#### Data shown ####
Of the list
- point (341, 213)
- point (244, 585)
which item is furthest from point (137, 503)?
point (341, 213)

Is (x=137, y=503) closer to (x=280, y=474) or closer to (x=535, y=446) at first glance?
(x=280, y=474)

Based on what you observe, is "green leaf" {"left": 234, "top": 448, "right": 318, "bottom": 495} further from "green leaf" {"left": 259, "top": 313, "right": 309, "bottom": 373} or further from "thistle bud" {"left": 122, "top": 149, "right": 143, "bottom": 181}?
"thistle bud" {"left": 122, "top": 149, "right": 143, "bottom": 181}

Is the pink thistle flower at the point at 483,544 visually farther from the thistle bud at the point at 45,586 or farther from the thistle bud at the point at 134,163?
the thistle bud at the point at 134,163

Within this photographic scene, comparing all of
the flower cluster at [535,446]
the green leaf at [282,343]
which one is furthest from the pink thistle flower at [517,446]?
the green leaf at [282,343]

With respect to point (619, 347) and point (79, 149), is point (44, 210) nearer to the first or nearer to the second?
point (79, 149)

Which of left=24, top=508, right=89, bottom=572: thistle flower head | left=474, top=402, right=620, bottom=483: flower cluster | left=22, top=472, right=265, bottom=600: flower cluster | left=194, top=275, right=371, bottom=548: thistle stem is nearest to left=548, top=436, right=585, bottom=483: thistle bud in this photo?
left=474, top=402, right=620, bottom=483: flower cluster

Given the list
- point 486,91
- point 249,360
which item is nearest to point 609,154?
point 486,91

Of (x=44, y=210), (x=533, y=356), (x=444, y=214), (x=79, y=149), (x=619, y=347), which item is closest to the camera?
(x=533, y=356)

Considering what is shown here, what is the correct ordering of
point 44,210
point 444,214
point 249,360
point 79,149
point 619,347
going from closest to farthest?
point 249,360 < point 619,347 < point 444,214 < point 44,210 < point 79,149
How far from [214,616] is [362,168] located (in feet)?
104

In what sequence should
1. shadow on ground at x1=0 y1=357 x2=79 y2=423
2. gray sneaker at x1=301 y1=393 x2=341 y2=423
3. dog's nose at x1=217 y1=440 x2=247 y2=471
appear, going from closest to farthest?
####
#### Data shown ####
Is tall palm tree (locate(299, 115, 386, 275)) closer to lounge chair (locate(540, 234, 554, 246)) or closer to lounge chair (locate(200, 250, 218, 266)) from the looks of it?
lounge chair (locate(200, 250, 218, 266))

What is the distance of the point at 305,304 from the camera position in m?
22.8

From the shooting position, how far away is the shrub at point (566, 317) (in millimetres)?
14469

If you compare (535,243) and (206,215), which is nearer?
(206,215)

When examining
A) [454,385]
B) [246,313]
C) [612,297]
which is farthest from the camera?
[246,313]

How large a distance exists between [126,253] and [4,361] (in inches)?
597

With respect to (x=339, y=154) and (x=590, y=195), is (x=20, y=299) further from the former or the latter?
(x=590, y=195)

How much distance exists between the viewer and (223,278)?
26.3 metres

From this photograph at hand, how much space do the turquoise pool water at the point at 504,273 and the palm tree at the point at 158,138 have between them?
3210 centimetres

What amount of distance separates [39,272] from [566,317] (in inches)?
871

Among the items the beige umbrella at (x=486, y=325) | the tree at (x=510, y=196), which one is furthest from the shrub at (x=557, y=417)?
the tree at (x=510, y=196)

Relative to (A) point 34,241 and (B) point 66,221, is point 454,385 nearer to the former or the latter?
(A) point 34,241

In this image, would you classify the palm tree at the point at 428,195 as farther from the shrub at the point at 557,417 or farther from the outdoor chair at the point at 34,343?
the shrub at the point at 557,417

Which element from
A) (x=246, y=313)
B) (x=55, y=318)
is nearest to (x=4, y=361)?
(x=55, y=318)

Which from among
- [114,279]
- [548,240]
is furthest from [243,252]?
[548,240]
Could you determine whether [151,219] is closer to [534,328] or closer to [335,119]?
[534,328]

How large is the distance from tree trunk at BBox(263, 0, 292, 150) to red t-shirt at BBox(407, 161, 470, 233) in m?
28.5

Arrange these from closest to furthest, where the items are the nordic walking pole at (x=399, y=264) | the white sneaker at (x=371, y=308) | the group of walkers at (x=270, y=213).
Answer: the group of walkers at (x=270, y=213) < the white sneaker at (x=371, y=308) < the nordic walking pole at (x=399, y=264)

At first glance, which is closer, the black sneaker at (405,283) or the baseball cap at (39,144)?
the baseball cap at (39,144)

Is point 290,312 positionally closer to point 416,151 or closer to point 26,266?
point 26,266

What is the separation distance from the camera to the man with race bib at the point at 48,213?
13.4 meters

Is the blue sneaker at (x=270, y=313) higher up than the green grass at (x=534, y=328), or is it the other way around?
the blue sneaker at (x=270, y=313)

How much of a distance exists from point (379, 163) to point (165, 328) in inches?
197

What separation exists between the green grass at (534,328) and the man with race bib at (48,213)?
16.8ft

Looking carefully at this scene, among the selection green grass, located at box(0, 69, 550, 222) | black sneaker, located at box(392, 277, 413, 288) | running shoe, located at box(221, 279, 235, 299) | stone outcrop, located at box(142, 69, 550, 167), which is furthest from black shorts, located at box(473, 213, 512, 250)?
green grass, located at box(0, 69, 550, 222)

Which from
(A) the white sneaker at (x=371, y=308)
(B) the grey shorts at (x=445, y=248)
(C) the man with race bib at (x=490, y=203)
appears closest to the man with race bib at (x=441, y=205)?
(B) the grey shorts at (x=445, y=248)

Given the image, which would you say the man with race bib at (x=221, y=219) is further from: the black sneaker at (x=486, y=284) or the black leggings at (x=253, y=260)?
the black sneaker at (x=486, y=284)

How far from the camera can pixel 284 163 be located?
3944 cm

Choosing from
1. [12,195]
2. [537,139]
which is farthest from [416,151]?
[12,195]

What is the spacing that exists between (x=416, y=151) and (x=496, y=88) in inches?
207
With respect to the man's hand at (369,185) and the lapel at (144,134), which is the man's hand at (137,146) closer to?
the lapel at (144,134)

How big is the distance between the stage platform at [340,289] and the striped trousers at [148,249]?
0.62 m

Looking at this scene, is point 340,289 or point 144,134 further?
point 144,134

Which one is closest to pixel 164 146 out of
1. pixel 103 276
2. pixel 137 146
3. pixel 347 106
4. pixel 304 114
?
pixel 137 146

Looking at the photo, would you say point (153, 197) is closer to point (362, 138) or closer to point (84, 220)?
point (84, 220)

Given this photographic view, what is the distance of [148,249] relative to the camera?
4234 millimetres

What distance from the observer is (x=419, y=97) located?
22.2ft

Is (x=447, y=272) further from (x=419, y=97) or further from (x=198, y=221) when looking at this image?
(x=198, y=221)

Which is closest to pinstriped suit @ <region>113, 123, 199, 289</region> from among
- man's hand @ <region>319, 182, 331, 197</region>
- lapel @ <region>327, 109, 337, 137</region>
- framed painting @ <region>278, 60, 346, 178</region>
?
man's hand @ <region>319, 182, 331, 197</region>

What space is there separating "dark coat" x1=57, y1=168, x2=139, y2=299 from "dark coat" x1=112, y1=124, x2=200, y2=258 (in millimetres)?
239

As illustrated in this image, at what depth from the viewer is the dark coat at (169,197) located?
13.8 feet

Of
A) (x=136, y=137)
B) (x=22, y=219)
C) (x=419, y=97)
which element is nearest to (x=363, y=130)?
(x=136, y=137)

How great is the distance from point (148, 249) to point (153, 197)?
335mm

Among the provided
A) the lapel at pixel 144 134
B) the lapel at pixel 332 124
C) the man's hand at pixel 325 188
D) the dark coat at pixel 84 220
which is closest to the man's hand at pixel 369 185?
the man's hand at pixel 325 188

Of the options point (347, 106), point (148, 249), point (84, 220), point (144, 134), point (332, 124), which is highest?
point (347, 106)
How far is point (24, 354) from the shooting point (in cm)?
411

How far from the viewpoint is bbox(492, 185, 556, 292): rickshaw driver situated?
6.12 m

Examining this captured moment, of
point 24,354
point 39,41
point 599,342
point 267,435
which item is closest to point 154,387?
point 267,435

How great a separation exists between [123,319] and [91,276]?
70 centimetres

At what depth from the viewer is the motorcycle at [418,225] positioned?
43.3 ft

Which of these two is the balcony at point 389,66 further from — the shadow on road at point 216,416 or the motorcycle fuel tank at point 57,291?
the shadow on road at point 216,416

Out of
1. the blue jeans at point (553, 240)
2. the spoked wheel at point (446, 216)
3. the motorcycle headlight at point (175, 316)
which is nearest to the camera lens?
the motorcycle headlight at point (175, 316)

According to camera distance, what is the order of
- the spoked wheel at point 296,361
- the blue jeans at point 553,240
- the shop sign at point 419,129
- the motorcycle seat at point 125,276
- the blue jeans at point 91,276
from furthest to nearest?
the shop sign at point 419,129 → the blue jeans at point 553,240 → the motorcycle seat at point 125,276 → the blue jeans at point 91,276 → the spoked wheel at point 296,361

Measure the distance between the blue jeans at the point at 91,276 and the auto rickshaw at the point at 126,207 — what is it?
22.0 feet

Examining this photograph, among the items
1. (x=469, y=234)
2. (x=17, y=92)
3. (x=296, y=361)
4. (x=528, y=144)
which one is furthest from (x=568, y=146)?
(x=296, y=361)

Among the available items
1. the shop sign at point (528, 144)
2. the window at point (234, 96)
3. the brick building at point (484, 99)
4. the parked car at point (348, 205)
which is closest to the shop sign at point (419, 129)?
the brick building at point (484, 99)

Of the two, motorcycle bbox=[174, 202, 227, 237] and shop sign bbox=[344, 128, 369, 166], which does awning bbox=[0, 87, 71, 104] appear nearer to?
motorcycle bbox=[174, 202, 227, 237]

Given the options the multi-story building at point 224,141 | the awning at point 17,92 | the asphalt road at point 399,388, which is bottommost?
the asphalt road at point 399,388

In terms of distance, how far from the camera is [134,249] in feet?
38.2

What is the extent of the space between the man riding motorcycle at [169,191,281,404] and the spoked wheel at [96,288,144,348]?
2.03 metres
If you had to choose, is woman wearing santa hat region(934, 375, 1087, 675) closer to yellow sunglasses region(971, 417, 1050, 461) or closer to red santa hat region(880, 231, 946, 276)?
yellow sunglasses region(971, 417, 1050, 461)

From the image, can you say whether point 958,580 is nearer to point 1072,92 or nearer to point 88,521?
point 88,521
####
#### Data shown ####
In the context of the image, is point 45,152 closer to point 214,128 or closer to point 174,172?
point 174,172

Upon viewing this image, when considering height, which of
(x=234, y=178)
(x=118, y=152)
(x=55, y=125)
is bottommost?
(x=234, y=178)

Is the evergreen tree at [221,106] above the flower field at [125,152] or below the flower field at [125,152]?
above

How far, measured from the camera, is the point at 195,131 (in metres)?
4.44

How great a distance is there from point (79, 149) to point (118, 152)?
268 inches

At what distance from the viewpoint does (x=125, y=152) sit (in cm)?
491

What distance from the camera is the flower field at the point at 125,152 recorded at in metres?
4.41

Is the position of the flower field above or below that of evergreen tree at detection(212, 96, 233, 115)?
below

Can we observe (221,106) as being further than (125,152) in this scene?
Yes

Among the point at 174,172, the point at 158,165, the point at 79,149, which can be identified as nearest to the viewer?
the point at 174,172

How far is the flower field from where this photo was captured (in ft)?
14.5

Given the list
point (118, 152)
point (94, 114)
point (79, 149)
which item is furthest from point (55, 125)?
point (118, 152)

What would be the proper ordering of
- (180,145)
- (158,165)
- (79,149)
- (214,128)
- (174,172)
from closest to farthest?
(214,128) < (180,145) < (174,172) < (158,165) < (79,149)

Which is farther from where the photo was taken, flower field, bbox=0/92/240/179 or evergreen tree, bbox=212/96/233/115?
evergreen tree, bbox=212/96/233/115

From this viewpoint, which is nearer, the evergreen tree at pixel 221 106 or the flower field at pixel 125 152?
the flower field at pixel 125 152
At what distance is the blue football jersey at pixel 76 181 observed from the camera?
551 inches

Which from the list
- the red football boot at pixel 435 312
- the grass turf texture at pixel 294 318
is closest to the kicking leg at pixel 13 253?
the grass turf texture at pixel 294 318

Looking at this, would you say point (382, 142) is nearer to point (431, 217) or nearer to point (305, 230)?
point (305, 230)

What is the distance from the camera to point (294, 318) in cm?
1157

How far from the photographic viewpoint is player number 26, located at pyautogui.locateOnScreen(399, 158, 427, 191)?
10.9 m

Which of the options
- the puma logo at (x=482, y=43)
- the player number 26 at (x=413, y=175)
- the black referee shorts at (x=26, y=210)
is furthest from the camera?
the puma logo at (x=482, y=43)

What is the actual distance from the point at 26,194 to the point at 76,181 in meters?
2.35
####
*The task*:
Copy out word for word the lines from the one containing "In what sequence should" up to and including the one containing "appear, going from closest to farthest?" in the entries above.

*Full response*:
In what sequence should
1. shadow on ground at x1=0 y1=357 x2=79 y2=423
2. gray sneaker at x1=301 y1=393 x2=341 y2=423
3. dog's nose at x1=217 y1=440 x2=247 y2=471
appear, going from closest to farthest?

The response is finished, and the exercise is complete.